• [WHAT IS REQUIRED] The reply should be a single number: the count of lines below that contain the word "urlset".

[MATERIAL FOR THE TASK — start]

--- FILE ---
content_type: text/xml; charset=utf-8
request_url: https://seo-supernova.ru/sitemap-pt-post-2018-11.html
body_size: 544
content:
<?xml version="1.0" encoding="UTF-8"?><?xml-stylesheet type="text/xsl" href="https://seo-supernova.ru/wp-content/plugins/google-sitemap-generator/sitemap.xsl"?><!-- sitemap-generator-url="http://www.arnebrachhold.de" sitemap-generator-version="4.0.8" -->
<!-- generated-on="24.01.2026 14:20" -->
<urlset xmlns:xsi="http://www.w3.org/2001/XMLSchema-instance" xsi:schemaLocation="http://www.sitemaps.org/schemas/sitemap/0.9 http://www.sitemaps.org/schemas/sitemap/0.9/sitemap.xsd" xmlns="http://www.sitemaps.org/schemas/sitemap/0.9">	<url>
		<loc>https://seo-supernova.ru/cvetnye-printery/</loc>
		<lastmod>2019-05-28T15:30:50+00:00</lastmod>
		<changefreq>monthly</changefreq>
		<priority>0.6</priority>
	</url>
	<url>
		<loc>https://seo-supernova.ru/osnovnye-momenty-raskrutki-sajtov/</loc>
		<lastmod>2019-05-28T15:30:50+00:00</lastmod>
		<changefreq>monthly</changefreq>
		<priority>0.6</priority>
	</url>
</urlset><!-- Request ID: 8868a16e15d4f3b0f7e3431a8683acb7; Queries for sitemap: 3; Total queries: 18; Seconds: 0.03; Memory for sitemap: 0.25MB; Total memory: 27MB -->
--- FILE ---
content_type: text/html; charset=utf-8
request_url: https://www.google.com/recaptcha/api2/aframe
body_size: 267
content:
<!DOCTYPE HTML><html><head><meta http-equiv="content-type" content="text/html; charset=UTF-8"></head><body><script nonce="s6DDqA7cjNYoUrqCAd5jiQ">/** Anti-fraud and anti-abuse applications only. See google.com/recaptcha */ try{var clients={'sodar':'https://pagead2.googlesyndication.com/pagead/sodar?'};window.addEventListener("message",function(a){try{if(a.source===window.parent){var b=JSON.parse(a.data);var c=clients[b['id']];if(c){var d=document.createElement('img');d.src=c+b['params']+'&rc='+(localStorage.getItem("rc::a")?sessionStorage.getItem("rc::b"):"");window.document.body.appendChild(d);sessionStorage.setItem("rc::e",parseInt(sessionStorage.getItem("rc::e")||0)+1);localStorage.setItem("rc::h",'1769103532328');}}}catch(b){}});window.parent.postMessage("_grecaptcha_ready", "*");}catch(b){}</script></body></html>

[MATERIAL FOR THE TASK — finish]

• [EXERCISE ANSWER] 2